Quite the opposite. Look at what they need to get a fraction of what you do.

Or use the old quote, “they’re compensating for small pp”

mipadaitu@lemmy.world on 28 Dec 01:26 collapse

I’m using an old laptop with the lid closed. Uses 10w.

All in, including my router, switches, modem, laptop, and NAS, I’m using 50watts +/- 5.

It does everything I need, and I feel like that’s pretty efficient.

quinkin@lemmy.world on 27 Dec 09:34 next collapse

80-110W

tired_n_bored@lemmy.world on 27 Dec 09:38 next collapse

With everything on, 100W but I don’t have my NAS on all the time and in that case I pull only 13W since my server is a laptop

pathief@lemmy.world on 27 Dec 13:45 next collapse

Is there a (Linux) command I can run to check my power consumption?

modus@lemmy.world on 27 Dec 14:04 next collapse

Get a Kill-a-Watt meter.

Dremor@lemmy.world on 27 Dec 14:24 collapse

Or smart sockets. I got multiple of them (ZigBee ones), they are precise enough for most uses.

bitwaba@lemmy.world on 27 Dec 15:29 next collapse

If you have a laptop/something that runs off a battery, upower

computergeek125@lemmy.world on 28 Dec 02:32 collapse

If you have a server with out-of-band/lights-out management such as iDRAC (Dell), iLO (HPe), IPMI (generic, Supermicro, and others) or equivalent, those can measure the server’s power draw at both PSUs and total.

colebrodine@midwest.social on 27 Dec 13:50 next collapse

My server uses about 6-7 kWh a day, but its a dual CPU Xeon running quite a few dockers. Probably the thing that keeps it busiest is being a file server for our family and a Plex server for my extended family (So a lot of the CPU usage is likely transcodes).

Dremor@lemmy.world on 27 Dec 14:32 next collapse

Between 50W (idle) and 140W (max load). Most of the time it is about 60W.

So about 1.5kWh per day, or 45kWh per month. I pay 0,22€ per kWh (France, 100% renewable energy) so about 9-10€ per month.

eleitl@lemm.ee on 27 Dec 16:16 collapse

Are you including nuclear power in renewable or is that a particular provider who claims net 100% renewable?

Dremor@lemmy.world on 27 Dec 17:11 collapse

Net 100% renewable, no nuclear. I can even choose where it comes from (in my case, a wind farm in northwest France). Of course, not all of my electricity come from there at all time, but I have the guaranty that renewable energy bounds equivalent to my consumption will be bought from there, so it is basically the same.

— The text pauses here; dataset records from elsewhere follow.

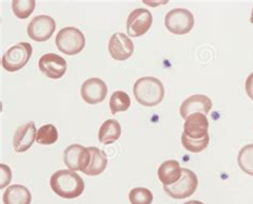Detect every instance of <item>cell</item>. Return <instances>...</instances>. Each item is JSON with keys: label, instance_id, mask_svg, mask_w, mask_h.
I'll return each mask as SVG.
<instances>
[{"label": "cell", "instance_id": "6da1fadb", "mask_svg": "<svg viewBox=\"0 0 253 204\" xmlns=\"http://www.w3.org/2000/svg\"><path fill=\"white\" fill-rule=\"evenodd\" d=\"M50 187L61 198L75 199L83 195L84 182L75 171L58 170L50 177Z\"/></svg>", "mask_w": 253, "mask_h": 204}, {"label": "cell", "instance_id": "7a4b0ae2", "mask_svg": "<svg viewBox=\"0 0 253 204\" xmlns=\"http://www.w3.org/2000/svg\"><path fill=\"white\" fill-rule=\"evenodd\" d=\"M134 95L137 102L145 107H154L161 104L165 97L163 82L156 77L139 78L134 84Z\"/></svg>", "mask_w": 253, "mask_h": 204}, {"label": "cell", "instance_id": "3957f363", "mask_svg": "<svg viewBox=\"0 0 253 204\" xmlns=\"http://www.w3.org/2000/svg\"><path fill=\"white\" fill-rule=\"evenodd\" d=\"M56 46L63 54L74 56L82 52L84 48L85 39L79 29L75 27H65L57 34Z\"/></svg>", "mask_w": 253, "mask_h": 204}, {"label": "cell", "instance_id": "277c9868", "mask_svg": "<svg viewBox=\"0 0 253 204\" xmlns=\"http://www.w3.org/2000/svg\"><path fill=\"white\" fill-rule=\"evenodd\" d=\"M32 55V46L27 42H19L6 50L1 59L2 68L8 72H17L25 68Z\"/></svg>", "mask_w": 253, "mask_h": 204}, {"label": "cell", "instance_id": "5b68a950", "mask_svg": "<svg viewBox=\"0 0 253 204\" xmlns=\"http://www.w3.org/2000/svg\"><path fill=\"white\" fill-rule=\"evenodd\" d=\"M165 26L173 35H187L194 28L195 17L189 10L176 8L167 13L165 17Z\"/></svg>", "mask_w": 253, "mask_h": 204}, {"label": "cell", "instance_id": "8992f818", "mask_svg": "<svg viewBox=\"0 0 253 204\" xmlns=\"http://www.w3.org/2000/svg\"><path fill=\"white\" fill-rule=\"evenodd\" d=\"M198 177L194 171L183 168L181 179L170 186H164L166 194L173 199H185L192 196L198 188Z\"/></svg>", "mask_w": 253, "mask_h": 204}, {"label": "cell", "instance_id": "52a82bcc", "mask_svg": "<svg viewBox=\"0 0 253 204\" xmlns=\"http://www.w3.org/2000/svg\"><path fill=\"white\" fill-rule=\"evenodd\" d=\"M55 30L56 22L54 18L48 15H39L29 23L27 34L33 41L45 42L52 37Z\"/></svg>", "mask_w": 253, "mask_h": 204}, {"label": "cell", "instance_id": "ba28073f", "mask_svg": "<svg viewBox=\"0 0 253 204\" xmlns=\"http://www.w3.org/2000/svg\"><path fill=\"white\" fill-rule=\"evenodd\" d=\"M63 160L65 166L72 171H84L89 167L91 154L88 148L82 144H71L64 150Z\"/></svg>", "mask_w": 253, "mask_h": 204}, {"label": "cell", "instance_id": "9c48e42d", "mask_svg": "<svg viewBox=\"0 0 253 204\" xmlns=\"http://www.w3.org/2000/svg\"><path fill=\"white\" fill-rule=\"evenodd\" d=\"M153 24L152 13L144 8H138L130 12L128 15L126 28L127 34L130 37L139 38L145 35L151 28Z\"/></svg>", "mask_w": 253, "mask_h": 204}, {"label": "cell", "instance_id": "30bf717a", "mask_svg": "<svg viewBox=\"0 0 253 204\" xmlns=\"http://www.w3.org/2000/svg\"><path fill=\"white\" fill-rule=\"evenodd\" d=\"M135 46L130 39L122 32L113 34L109 40V54L117 61H125L129 59L134 52Z\"/></svg>", "mask_w": 253, "mask_h": 204}, {"label": "cell", "instance_id": "8fae6325", "mask_svg": "<svg viewBox=\"0 0 253 204\" xmlns=\"http://www.w3.org/2000/svg\"><path fill=\"white\" fill-rule=\"evenodd\" d=\"M68 68L65 59L56 54H45L39 60V69L42 73L51 80L63 77Z\"/></svg>", "mask_w": 253, "mask_h": 204}, {"label": "cell", "instance_id": "7c38bea8", "mask_svg": "<svg viewBox=\"0 0 253 204\" xmlns=\"http://www.w3.org/2000/svg\"><path fill=\"white\" fill-rule=\"evenodd\" d=\"M107 92H108L107 84L105 83V82L96 77L86 80L83 83L82 89H81L83 100L85 103L91 104V105L102 103L106 98Z\"/></svg>", "mask_w": 253, "mask_h": 204}, {"label": "cell", "instance_id": "4fadbf2b", "mask_svg": "<svg viewBox=\"0 0 253 204\" xmlns=\"http://www.w3.org/2000/svg\"><path fill=\"white\" fill-rule=\"evenodd\" d=\"M37 133L36 124L32 121L17 127L13 137V148L15 152L24 153L28 151L37 140Z\"/></svg>", "mask_w": 253, "mask_h": 204}, {"label": "cell", "instance_id": "5bb4252c", "mask_svg": "<svg viewBox=\"0 0 253 204\" xmlns=\"http://www.w3.org/2000/svg\"><path fill=\"white\" fill-rule=\"evenodd\" d=\"M212 107V102L208 95L204 94H195L191 95L182 103L179 108L183 119L189 117L192 114L200 113L203 115H208Z\"/></svg>", "mask_w": 253, "mask_h": 204}, {"label": "cell", "instance_id": "9a60e30c", "mask_svg": "<svg viewBox=\"0 0 253 204\" xmlns=\"http://www.w3.org/2000/svg\"><path fill=\"white\" fill-rule=\"evenodd\" d=\"M210 122L205 115L196 113L185 119L184 134L191 139H201L209 135Z\"/></svg>", "mask_w": 253, "mask_h": 204}, {"label": "cell", "instance_id": "2e32d148", "mask_svg": "<svg viewBox=\"0 0 253 204\" xmlns=\"http://www.w3.org/2000/svg\"><path fill=\"white\" fill-rule=\"evenodd\" d=\"M182 173L183 168H181L179 163L174 160L164 162L157 171L158 179L164 184V186L173 185L181 179Z\"/></svg>", "mask_w": 253, "mask_h": 204}, {"label": "cell", "instance_id": "e0dca14e", "mask_svg": "<svg viewBox=\"0 0 253 204\" xmlns=\"http://www.w3.org/2000/svg\"><path fill=\"white\" fill-rule=\"evenodd\" d=\"M91 154V161L89 167L86 168L84 173L90 176H96L102 174L107 167V155L103 150L98 149L96 147H89L88 148Z\"/></svg>", "mask_w": 253, "mask_h": 204}, {"label": "cell", "instance_id": "ac0fdd59", "mask_svg": "<svg viewBox=\"0 0 253 204\" xmlns=\"http://www.w3.org/2000/svg\"><path fill=\"white\" fill-rule=\"evenodd\" d=\"M32 196L27 187L14 184L5 189L3 194L4 204H31Z\"/></svg>", "mask_w": 253, "mask_h": 204}, {"label": "cell", "instance_id": "d6986e66", "mask_svg": "<svg viewBox=\"0 0 253 204\" xmlns=\"http://www.w3.org/2000/svg\"><path fill=\"white\" fill-rule=\"evenodd\" d=\"M121 125L115 119L105 121L98 131V140L103 144H111L121 137Z\"/></svg>", "mask_w": 253, "mask_h": 204}, {"label": "cell", "instance_id": "ffe728a7", "mask_svg": "<svg viewBox=\"0 0 253 204\" xmlns=\"http://www.w3.org/2000/svg\"><path fill=\"white\" fill-rule=\"evenodd\" d=\"M130 97L124 91L113 92L110 97V110L112 115H117L118 113H123L130 107Z\"/></svg>", "mask_w": 253, "mask_h": 204}, {"label": "cell", "instance_id": "44dd1931", "mask_svg": "<svg viewBox=\"0 0 253 204\" xmlns=\"http://www.w3.org/2000/svg\"><path fill=\"white\" fill-rule=\"evenodd\" d=\"M237 162L245 173L253 176V143L247 144L239 151Z\"/></svg>", "mask_w": 253, "mask_h": 204}, {"label": "cell", "instance_id": "7402d4cb", "mask_svg": "<svg viewBox=\"0 0 253 204\" xmlns=\"http://www.w3.org/2000/svg\"><path fill=\"white\" fill-rule=\"evenodd\" d=\"M58 137V130L54 125L46 124L38 129L37 142L39 144H43V146H49V144L57 142Z\"/></svg>", "mask_w": 253, "mask_h": 204}, {"label": "cell", "instance_id": "603a6c76", "mask_svg": "<svg viewBox=\"0 0 253 204\" xmlns=\"http://www.w3.org/2000/svg\"><path fill=\"white\" fill-rule=\"evenodd\" d=\"M36 9L35 0H14L12 1V10L19 19L28 18Z\"/></svg>", "mask_w": 253, "mask_h": 204}, {"label": "cell", "instance_id": "cb8c5ba5", "mask_svg": "<svg viewBox=\"0 0 253 204\" xmlns=\"http://www.w3.org/2000/svg\"><path fill=\"white\" fill-rule=\"evenodd\" d=\"M182 144L183 147L191 153H200L204 151L210 144V135H206L201 139H191L184 133L182 135Z\"/></svg>", "mask_w": 253, "mask_h": 204}, {"label": "cell", "instance_id": "d4e9b609", "mask_svg": "<svg viewBox=\"0 0 253 204\" xmlns=\"http://www.w3.org/2000/svg\"><path fill=\"white\" fill-rule=\"evenodd\" d=\"M129 201L131 204H152L153 193L144 187H137L130 190Z\"/></svg>", "mask_w": 253, "mask_h": 204}, {"label": "cell", "instance_id": "484cf974", "mask_svg": "<svg viewBox=\"0 0 253 204\" xmlns=\"http://www.w3.org/2000/svg\"><path fill=\"white\" fill-rule=\"evenodd\" d=\"M0 167H1V185H0V188L3 189L5 186H8L9 183L11 182L12 172L11 169L4 163H1Z\"/></svg>", "mask_w": 253, "mask_h": 204}, {"label": "cell", "instance_id": "4316f807", "mask_svg": "<svg viewBox=\"0 0 253 204\" xmlns=\"http://www.w3.org/2000/svg\"><path fill=\"white\" fill-rule=\"evenodd\" d=\"M245 88L248 96L251 98V100H253V72L248 76L247 81H246Z\"/></svg>", "mask_w": 253, "mask_h": 204}, {"label": "cell", "instance_id": "83f0119b", "mask_svg": "<svg viewBox=\"0 0 253 204\" xmlns=\"http://www.w3.org/2000/svg\"><path fill=\"white\" fill-rule=\"evenodd\" d=\"M184 204H204L203 202H201V201H196V200H192V201H188V202H186V203H184Z\"/></svg>", "mask_w": 253, "mask_h": 204}, {"label": "cell", "instance_id": "f1b7e54d", "mask_svg": "<svg viewBox=\"0 0 253 204\" xmlns=\"http://www.w3.org/2000/svg\"><path fill=\"white\" fill-rule=\"evenodd\" d=\"M250 22L253 24V8H252V12H251V17H250Z\"/></svg>", "mask_w": 253, "mask_h": 204}]
</instances>
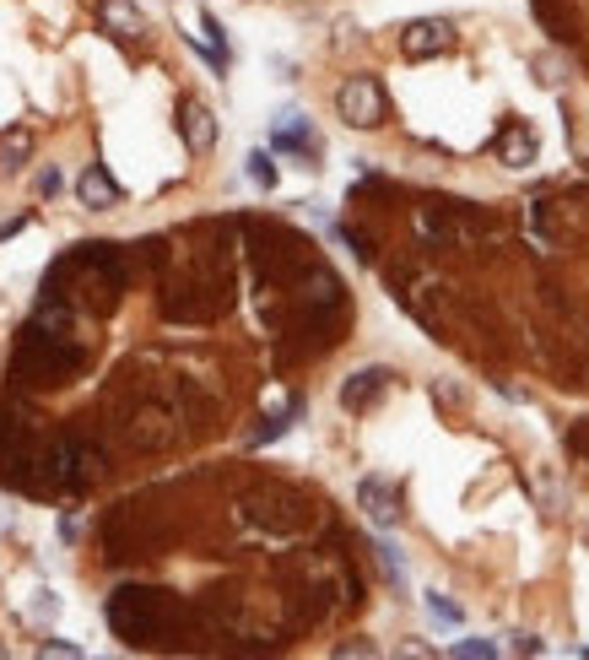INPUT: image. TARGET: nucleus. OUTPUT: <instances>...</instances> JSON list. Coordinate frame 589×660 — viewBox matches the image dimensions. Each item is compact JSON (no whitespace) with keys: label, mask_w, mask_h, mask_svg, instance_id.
<instances>
[{"label":"nucleus","mask_w":589,"mask_h":660,"mask_svg":"<svg viewBox=\"0 0 589 660\" xmlns=\"http://www.w3.org/2000/svg\"><path fill=\"white\" fill-rule=\"evenodd\" d=\"M427 612H433V623H444V628H460V623H465V612H460L454 601H444L438 590L427 596Z\"/></svg>","instance_id":"f8f14e48"},{"label":"nucleus","mask_w":589,"mask_h":660,"mask_svg":"<svg viewBox=\"0 0 589 660\" xmlns=\"http://www.w3.org/2000/svg\"><path fill=\"white\" fill-rule=\"evenodd\" d=\"M44 655H82L76 644H65V639H44Z\"/></svg>","instance_id":"f3484780"},{"label":"nucleus","mask_w":589,"mask_h":660,"mask_svg":"<svg viewBox=\"0 0 589 660\" xmlns=\"http://www.w3.org/2000/svg\"><path fill=\"white\" fill-rule=\"evenodd\" d=\"M76 195H82V206H92V211L119 206V184L109 179V168H103V163H87V168H82V179H76Z\"/></svg>","instance_id":"0eeeda50"},{"label":"nucleus","mask_w":589,"mask_h":660,"mask_svg":"<svg viewBox=\"0 0 589 660\" xmlns=\"http://www.w3.org/2000/svg\"><path fill=\"white\" fill-rule=\"evenodd\" d=\"M249 179L260 184V190H271V184H276V163H271V152H249Z\"/></svg>","instance_id":"ddd939ff"},{"label":"nucleus","mask_w":589,"mask_h":660,"mask_svg":"<svg viewBox=\"0 0 589 660\" xmlns=\"http://www.w3.org/2000/svg\"><path fill=\"white\" fill-rule=\"evenodd\" d=\"M38 195H44V201L60 195V168H44V174H38Z\"/></svg>","instance_id":"2eb2a0df"},{"label":"nucleus","mask_w":589,"mask_h":660,"mask_svg":"<svg viewBox=\"0 0 589 660\" xmlns=\"http://www.w3.org/2000/svg\"><path fill=\"white\" fill-rule=\"evenodd\" d=\"M168 623H173L168 590L125 585V590H114V596H109V628L119 633V639L146 644V639H157V633H168Z\"/></svg>","instance_id":"f257e3e1"},{"label":"nucleus","mask_w":589,"mask_h":660,"mask_svg":"<svg viewBox=\"0 0 589 660\" xmlns=\"http://www.w3.org/2000/svg\"><path fill=\"white\" fill-rule=\"evenodd\" d=\"M498 157H503L508 168H530L535 163V130L525 120H508L498 130Z\"/></svg>","instance_id":"1a4fd4ad"},{"label":"nucleus","mask_w":589,"mask_h":660,"mask_svg":"<svg viewBox=\"0 0 589 660\" xmlns=\"http://www.w3.org/2000/svg\"><path fill=\"white\" fill-rule=\"evenodd\" d=\"M28 157H33V136H28V130H6V136H0V168H6V174H11V168H22Z\"/></svg>","instance_id":"9b49d317"},{"label":"nucleus","mask_w":589,"mask_h":660,"mask_svg":"<svg viewBox=\"0 0 589 660\" xmlns=\"http://www.w3.org/2000/svg\"><path fill=\"white\" fill-rule=\"evenodd\" d=\"M179 130H184V147H190V152H211V147H217V120H211V109H206V103H184V109H179Z\"/></svg>","instance_id":"423d86ee"},{"label":"nucleus","mask_w":589,"mask_h":660,"mask_svg":"<svg viewBox=\"0 0 589 660\" xmlns=\"http://www.w3.org/2000/svg\"><path fill=\"white\" fill-rule=\"evenodd\" d=\"M336 114L357 130H379L390 120V98H384L379 76H346L336 87Z\"/></svg>","instance_id":"f03ea898"},{"label":"nucleus","mask_w":589,"mask_h":660,"mask_svg":"<svg viewBox=\"0 0 589 660\" xmlns=\"http://www.w3.org/2000/svg\"><path fill=\"white\" fill-rule=\"evenodd\" d=\"M384 390H390V368H379V363L357 368V374H346V385H341V406L346 412H368Z\"/></svg>","instance_id":"20e7f679"},{"label":"nucleus","mask_w":589,"mask_h":660,"mask_svg":"<svg viewBox=\"0 0 589 660\" xmlns=\"http://www.w3.org/2000/svg\"><path fill=\"white\" fill-rule=\"evenodd\" d=\"M400 49H406V60L449 55V49H454V22H449V17H417V22H406V33H400Z\"/></svg>","instance_id":"7ed1b4c3"},{"label":"nucleus","mask_w":589,"mask_h":660,"mask_svg":"<svg viewBox=\"0 0 589 660\" xmlns=\"http://www.w3.org/2000/svg\"><path fill=\"white\" fill-rule=\"evenodd\" d=\"M357 504H363V514L379 525V531H390V525L400 520V493L384 477H368L363 487H357Z\"/></svg>","instance_id":"39448f33"},{"label":"nucleus","mask_w":589,"mask_h":660,"mask_svg":"<svg viewBox=\"0 0 589 660\" xmlns=\"http://www.w3.org/2000/svg\"><path fill=\"white\" fill-rule=\"evenodd\" d=\"M271 147H276V152H303V157H314V152H319V141H314V130L303 125L298 114H287V125H276Z\"/></svg>","instance_id":"9d476101"},{"label":"nucleus","mask_w":589,"mask_h":660,"mask_svg":"<svg viewBox=\"0 0 589 660\" xmlns=\"http://www.w3.org/2000/svg\"><path fill=\"white\" fill-rule=\"evenodd\" d=\"M449 655H465V660H487V655H498V644H492V639H460V644H454Z\"/></svg>","instance_id":"4468645a"},{"label":"nucleus","mask_w":589,"mask_h":660,"mask_svg":"<svg viewBox=\"0 0 589 660\" xmlns=\"http://www.w3.org/2000/svg\"><path fill=\"white\" fill-rule=\"evenodd\" d=\"M514 650H519V655H541V639H530V633H514Z\"/></svg>","instance_id":"dca6fc26"},{"label":"nucleus","mask_w":589,"mask_h":660,"mask_svg":"<svg viewBox=\"0 0 589 660\" xmlns=\"http://www.w3.org/2000/svg\"><path fill=\"white\" fill-rule=\"evenodd\" d=\"M98 22H103V33H114V38L146 33V17L136 11V0H98Z\"/></svg>","instance_id":"6e6552de"}]
</instances>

eleitl@lemm.ee on 27 Dec 17:17 collapse

Thanks. I buy Vattenfall but make net 2/3rds of my own power via rooftop solar.

Lucidlethargy@sh.itjust.works on 27 Dec 19:53 next collapse

Mine runs at about 120 watts per hour.

Vikthor@lemmy.world on 27 Dec 22:11 collapse

Please. Watt is an SI unit of power, equivalent of Joule per second. Watt-hour is a non-SI unit of energy( 1Wh = 3600 J). Learn the difference and use it correctly.

Mio@feddit.nu on 27 Dec 23:33 collapse

45 to 55 watt.

But I make use of it for backup and firewall. No cloud shit.